**Given task A**
Change "plastic" to "rubber" in the skillet thread between "# Cast Iron" and "save the skillet????", inclusive, and write out that passage.
**Given task B**
In the skillet thread, as an alternative to a self-clean cycle, at what temperature and for how long does mastersniper say to bake the pan?

**Reading text**
= = = = =

# Cast Iron Black Skillet with plastic on it.



## mis2k0 (Jul 31, 2011)

I melted some plastic on my Iron Skillet. It is very thin and about .75" x 1.75". Can I save the skillet????


----------



## mastersniper (Apr 14, 2005)

What kind of plastic was it?  just a piece of saran wrap or was it from something else?   I have scrubbed off melted plastic wrap and a small bit of melted end from a turner and had no ill effects but cant say there is no risk from chemical residue that might be left over.

You would need to re-season after cleaning but you can use steel wool or a wire brush to scrub it off.  I would then use salt and baking soda and a little water to make a paste and scrub some more to be sure its really all out of there. Then once you believe it is all off rinse well and put it in the oven and run a self-clean cycle or bake it at 450+ for a half hour then turn off oven and let cool in there overnight.  Once that is all done  wash with water and dish soap then rense well and dry then re-season.  It will take some uses before the scrubbed area begins to really be seasoned well so watch for sticking.


----------



## mis2k0 (Jul 31, 2011)

I was a plastic spatula and I put it on my grill (outside) until very hot and it came off.


----------



## mis2k0 (Jul 31, 2011)

= = = = =

**Recorded data**
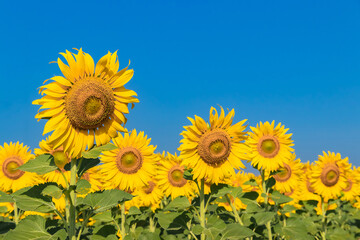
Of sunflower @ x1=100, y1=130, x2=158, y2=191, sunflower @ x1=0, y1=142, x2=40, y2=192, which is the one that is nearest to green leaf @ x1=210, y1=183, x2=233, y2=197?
sunflower @ x1=100, y1=130, x2=158, y2=191

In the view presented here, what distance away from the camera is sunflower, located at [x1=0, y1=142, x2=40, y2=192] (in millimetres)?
9680

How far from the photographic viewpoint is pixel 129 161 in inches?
354

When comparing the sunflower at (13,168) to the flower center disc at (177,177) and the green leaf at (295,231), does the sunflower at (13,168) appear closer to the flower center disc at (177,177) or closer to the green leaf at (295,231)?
the flower center disc at (177,177)

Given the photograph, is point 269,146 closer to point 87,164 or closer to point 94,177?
point 94,177

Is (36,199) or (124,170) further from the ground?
(124,170)

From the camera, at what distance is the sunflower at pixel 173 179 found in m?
10.1

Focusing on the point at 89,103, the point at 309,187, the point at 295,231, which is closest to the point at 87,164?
the point at 89,103

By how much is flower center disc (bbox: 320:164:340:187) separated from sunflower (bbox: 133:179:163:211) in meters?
5.63

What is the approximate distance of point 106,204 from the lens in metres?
4.22

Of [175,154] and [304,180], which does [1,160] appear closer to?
[175,154]

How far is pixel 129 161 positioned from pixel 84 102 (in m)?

= = = = =

**Final answer A**
# Cast Iron Black Skillet with rubber on it.



## mis2k0 (Jul 31, 2011)

I melted some rubber on my Iron Skillet. It is very thin and about .75" x 1.75". Can I save the skillet????

**Final answer B**
At 450+ for a half hour.